**DATA**.
########
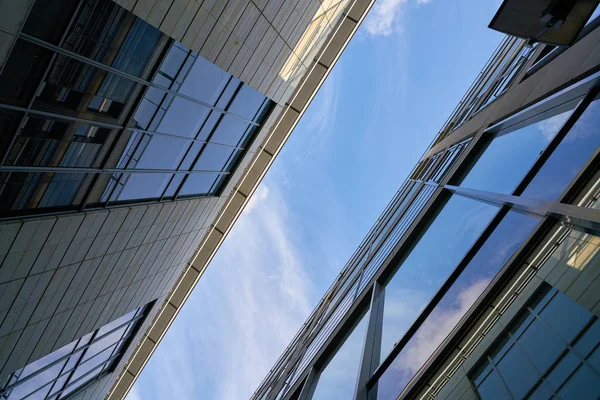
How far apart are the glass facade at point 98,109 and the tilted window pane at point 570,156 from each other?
31.6ft

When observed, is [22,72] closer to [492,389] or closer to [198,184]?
[492,389]

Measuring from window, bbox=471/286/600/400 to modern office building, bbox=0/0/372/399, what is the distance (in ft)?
31.0

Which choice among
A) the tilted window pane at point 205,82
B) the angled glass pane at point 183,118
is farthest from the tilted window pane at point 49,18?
the tilted window pane at point 205,82

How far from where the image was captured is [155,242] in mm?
17938

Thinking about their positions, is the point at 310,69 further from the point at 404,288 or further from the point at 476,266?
the point at 476,266

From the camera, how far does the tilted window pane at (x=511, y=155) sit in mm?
8086

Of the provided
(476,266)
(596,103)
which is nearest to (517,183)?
(476,266)

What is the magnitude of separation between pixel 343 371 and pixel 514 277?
6.94m

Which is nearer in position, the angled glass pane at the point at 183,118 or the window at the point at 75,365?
the window at the point at 75,365

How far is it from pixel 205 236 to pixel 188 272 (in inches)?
109

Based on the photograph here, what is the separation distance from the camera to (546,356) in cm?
511

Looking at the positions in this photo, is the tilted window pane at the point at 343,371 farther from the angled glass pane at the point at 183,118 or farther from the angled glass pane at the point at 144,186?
the angled glass pane at the point at 183,118

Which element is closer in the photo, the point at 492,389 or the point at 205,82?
the point at 492,389

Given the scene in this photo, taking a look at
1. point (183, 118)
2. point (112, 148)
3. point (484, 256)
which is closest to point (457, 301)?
point (484, 256)
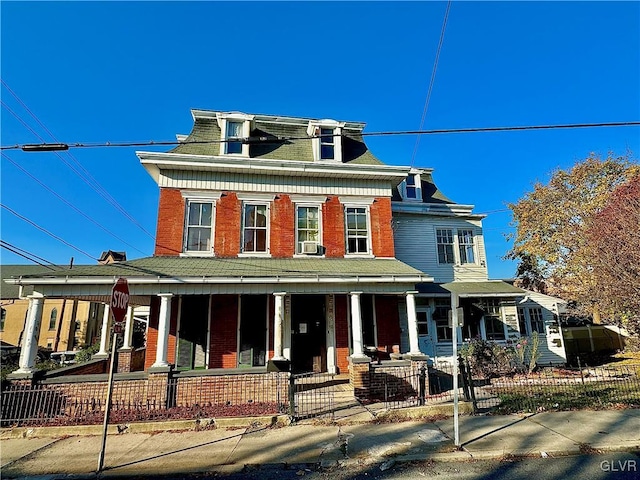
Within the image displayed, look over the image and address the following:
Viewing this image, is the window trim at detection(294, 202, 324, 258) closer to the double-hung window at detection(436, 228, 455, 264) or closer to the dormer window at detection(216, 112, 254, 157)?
the dormer window at detection(216, 112, 254, 157)

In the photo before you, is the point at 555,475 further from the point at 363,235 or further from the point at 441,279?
the point at 441,279

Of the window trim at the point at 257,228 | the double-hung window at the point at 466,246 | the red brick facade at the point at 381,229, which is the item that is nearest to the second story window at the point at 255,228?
the window trim at the point at 257,228

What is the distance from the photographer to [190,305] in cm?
1284

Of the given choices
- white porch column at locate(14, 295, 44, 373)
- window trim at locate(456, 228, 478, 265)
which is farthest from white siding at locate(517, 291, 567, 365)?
white porch column at locate(14, 295, 44, 373)

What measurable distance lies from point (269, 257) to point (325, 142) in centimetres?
565

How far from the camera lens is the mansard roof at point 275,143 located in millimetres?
14359

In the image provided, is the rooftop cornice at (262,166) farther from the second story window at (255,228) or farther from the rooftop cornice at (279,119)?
the rooftop cornice at (279,119)

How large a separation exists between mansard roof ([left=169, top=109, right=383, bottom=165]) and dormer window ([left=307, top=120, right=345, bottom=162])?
10.5 inches

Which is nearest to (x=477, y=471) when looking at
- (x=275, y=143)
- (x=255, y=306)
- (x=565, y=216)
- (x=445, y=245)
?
(x=255, y=306)

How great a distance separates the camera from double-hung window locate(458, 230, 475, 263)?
56.3ft

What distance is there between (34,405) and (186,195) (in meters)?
7.84

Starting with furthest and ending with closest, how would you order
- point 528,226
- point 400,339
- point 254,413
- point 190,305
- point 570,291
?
point 528,226 < point 570,291 < point 400,339 < point 190,305 < point 254,413

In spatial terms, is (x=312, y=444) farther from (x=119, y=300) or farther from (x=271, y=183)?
(x=271, y=183)

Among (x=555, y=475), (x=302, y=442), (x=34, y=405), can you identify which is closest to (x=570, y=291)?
(x=555, y=475)
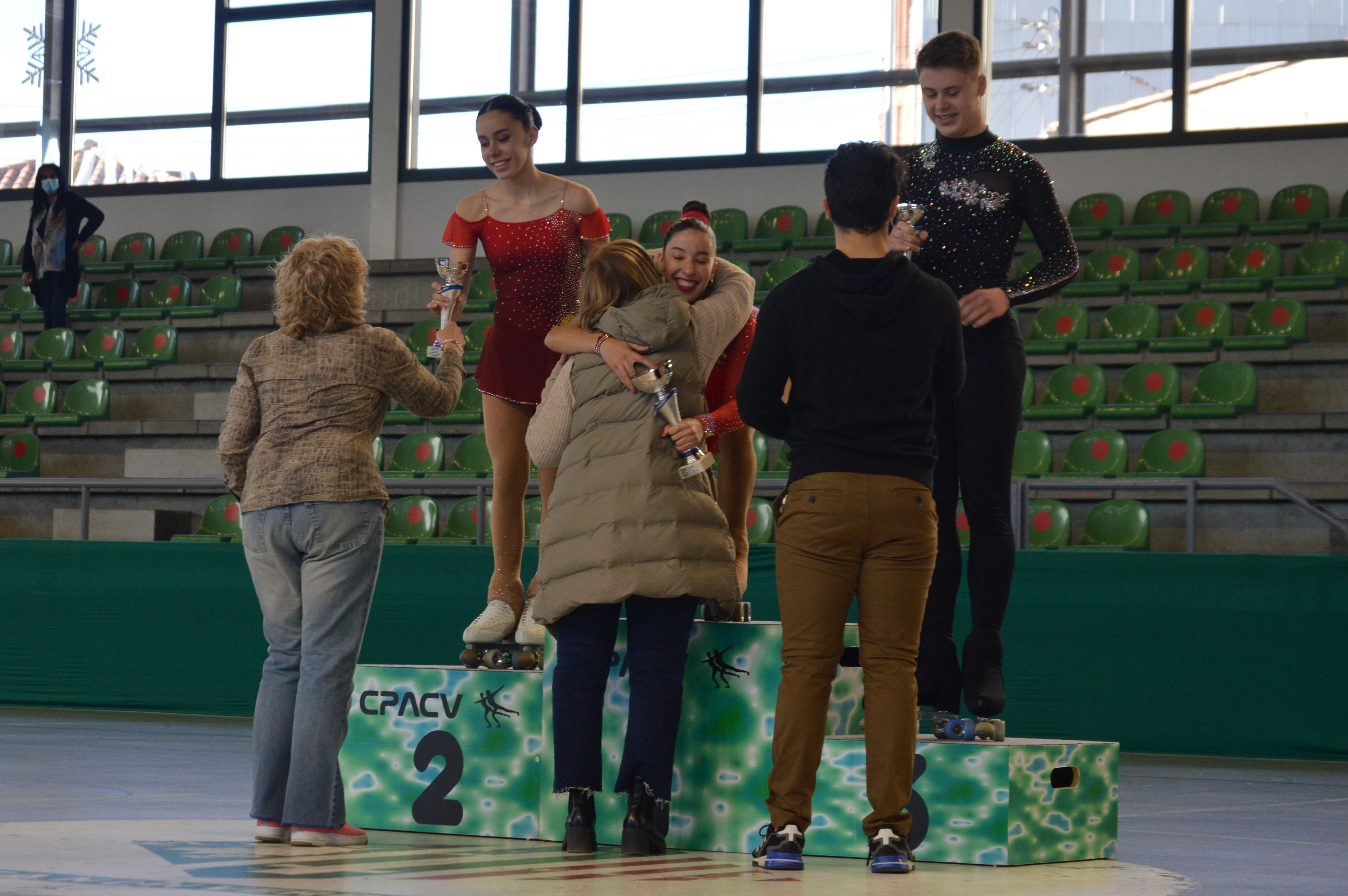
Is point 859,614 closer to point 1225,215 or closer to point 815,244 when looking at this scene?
point 815,244

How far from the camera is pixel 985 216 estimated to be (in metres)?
3.57

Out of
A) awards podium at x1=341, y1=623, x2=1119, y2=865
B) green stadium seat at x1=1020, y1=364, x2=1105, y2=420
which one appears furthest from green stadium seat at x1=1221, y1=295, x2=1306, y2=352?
awards podium at x1=341, y1=623, x2=1119, y2=865

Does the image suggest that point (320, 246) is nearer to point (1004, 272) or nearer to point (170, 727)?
point (1004, 272)

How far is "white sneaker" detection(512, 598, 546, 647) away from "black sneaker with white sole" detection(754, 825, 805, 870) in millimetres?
1004

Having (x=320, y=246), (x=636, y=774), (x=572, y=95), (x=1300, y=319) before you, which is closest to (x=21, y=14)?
(x=572, y=95)

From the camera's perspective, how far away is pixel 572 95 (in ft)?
40.8

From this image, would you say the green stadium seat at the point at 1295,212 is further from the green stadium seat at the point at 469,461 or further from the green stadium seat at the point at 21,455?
the green stadium seat at the point at 21,455

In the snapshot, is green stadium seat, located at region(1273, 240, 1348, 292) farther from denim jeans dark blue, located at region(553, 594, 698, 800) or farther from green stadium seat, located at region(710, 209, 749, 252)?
denim jeans dark blue, located at region(553, 594, 698, 800)

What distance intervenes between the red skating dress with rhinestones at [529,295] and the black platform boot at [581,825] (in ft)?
3.55

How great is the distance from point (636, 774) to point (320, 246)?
140 cm

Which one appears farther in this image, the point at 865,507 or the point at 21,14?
the point at 21,14

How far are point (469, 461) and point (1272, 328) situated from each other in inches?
183

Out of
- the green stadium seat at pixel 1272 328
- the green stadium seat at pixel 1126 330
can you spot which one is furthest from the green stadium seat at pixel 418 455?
the green stadium seat at pixel 1272 328

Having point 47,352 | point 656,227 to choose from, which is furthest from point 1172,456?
point 47,352
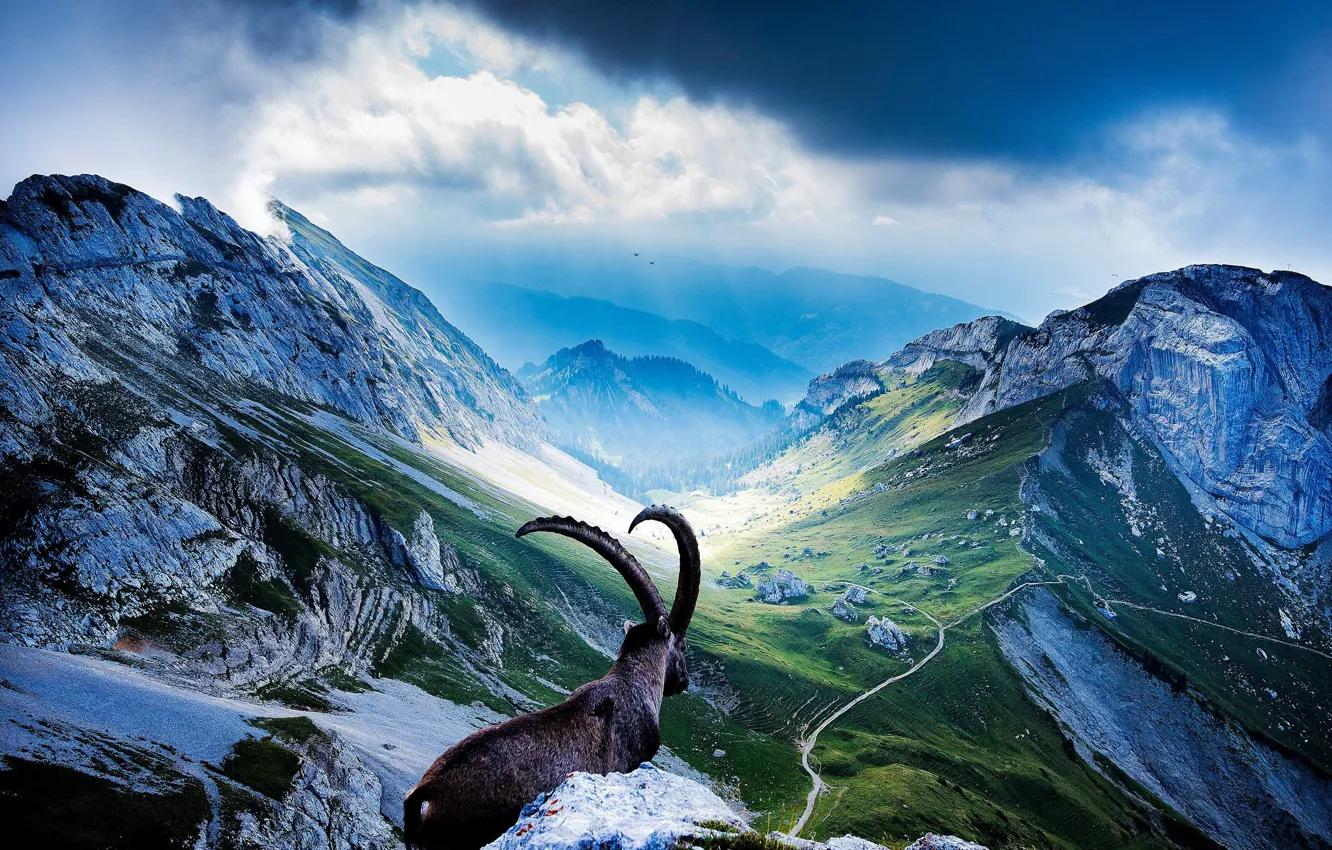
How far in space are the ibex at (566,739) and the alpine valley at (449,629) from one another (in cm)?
102

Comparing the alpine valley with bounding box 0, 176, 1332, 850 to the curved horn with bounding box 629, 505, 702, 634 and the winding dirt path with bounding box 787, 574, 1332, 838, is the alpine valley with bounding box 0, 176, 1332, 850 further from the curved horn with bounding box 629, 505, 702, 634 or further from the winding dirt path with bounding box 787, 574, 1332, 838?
the curved horn with bounding box 629, 505, 702, 634

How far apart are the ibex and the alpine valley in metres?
1.02

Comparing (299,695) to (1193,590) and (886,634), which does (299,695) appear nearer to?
(886,634)

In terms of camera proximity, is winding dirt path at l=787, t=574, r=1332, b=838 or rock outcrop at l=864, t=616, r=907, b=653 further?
rock outcrop at l=864, t=616, r=907, b=653

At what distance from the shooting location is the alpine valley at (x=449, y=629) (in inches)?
1443

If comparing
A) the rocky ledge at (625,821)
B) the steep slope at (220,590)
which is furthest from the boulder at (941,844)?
the steep slope at (220,590)

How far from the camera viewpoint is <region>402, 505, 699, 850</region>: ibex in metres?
7.26

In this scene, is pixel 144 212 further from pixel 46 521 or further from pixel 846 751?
pixel 846 751

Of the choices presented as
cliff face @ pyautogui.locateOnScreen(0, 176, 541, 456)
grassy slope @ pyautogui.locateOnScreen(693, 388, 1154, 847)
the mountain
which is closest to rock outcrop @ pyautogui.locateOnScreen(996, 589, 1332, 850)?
the mountain

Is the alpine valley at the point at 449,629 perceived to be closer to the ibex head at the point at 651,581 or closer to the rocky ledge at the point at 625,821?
the rocky ledge at the point at 625,821

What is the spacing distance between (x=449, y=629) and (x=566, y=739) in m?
92.7

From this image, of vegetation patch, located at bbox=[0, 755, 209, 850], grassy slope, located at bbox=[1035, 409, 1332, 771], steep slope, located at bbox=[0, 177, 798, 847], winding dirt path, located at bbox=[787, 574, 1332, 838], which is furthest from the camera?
grassy slope, located at bbox=[1035, 409, 1332, 771]

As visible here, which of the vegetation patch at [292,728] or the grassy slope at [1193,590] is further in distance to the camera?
the grassy slope at [1193,590]

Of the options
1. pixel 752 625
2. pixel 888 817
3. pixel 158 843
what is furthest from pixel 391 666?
pixel 752 625
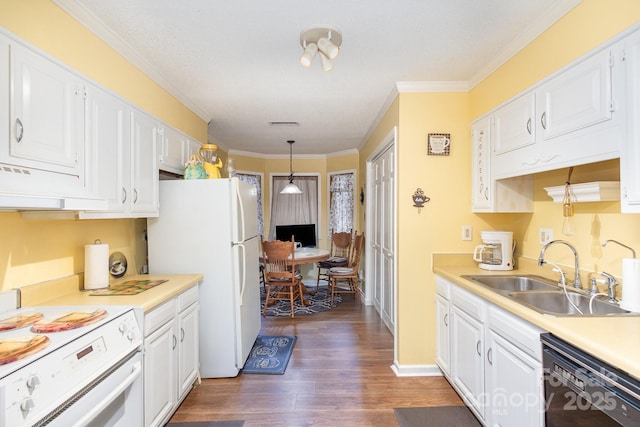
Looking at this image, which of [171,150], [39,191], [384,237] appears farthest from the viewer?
[384,237]

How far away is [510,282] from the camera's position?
7.23 ft

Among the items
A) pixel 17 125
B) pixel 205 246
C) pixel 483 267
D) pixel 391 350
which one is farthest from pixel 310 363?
pixel 17 125

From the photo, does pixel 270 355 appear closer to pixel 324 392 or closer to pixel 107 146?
pixel 324 392

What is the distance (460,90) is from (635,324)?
2.05m

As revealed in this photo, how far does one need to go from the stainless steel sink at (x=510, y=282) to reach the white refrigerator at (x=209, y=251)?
1844mm

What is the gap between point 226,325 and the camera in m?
2.56

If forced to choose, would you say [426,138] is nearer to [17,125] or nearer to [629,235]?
[629,235]

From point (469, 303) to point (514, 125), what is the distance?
1.20 m

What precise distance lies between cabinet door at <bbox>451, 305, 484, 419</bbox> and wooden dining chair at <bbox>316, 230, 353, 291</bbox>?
284cm

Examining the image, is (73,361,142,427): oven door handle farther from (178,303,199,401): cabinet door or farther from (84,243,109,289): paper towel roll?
(84,243,109,289): paper towel roll

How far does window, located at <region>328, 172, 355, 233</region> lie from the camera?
566 cm

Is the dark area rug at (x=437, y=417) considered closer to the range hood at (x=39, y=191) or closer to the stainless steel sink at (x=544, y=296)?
the stainless steel sink at (x=544, y=296)

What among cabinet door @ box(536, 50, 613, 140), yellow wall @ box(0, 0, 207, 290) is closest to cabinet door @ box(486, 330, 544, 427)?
cabinet door @ box(536, 50, 613, 140)

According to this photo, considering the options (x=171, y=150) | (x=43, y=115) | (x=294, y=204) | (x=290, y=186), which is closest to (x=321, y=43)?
(x=43, y=115)
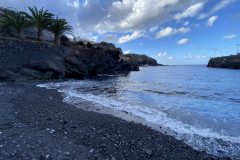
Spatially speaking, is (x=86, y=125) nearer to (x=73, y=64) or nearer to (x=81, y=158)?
(x=81, y=158)

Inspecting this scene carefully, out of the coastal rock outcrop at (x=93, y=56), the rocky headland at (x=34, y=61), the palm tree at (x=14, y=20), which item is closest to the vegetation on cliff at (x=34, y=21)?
the palm tree at (x=14, y=20)

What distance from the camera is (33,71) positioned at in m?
16.1

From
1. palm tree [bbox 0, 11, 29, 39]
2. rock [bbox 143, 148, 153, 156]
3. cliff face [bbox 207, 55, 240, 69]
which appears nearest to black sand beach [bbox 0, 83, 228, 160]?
rock [bbox 143, 148, 153, 156]

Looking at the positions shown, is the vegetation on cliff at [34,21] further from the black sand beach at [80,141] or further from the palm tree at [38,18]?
the black sand beach at [80,141]

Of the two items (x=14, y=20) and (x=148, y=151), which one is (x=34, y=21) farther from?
(x=148, y=151)

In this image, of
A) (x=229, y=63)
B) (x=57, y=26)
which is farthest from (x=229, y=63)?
(x=57, y=26)

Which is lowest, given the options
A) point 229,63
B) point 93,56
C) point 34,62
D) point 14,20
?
point 34,62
########
Word for word, quote the lines from the line containing "Looking at the positions shown, is" through the end of the material, both included, and nothing else.

Looking at the positions shown, is the vegetation on cliff at [34,21] further from the black sand beach at [80,141] or further from the palm tree at [38,18]?
the black sand beach at [80,141]

Of the two items (x=14, y=20) and (x=148, y=151), which one is (x=34, y=21) farther from?
(x=148, y=151)

In this image, of
A) (x=229, y=63)
B) (x=57, y=26)
which is farthest from (x=229, y=63)?
(x=57, y=26)

Which is lowest, given the options
A) point 229,63
B) point 93,56
C) point 34,62
D) point 14,20
?
point 34,62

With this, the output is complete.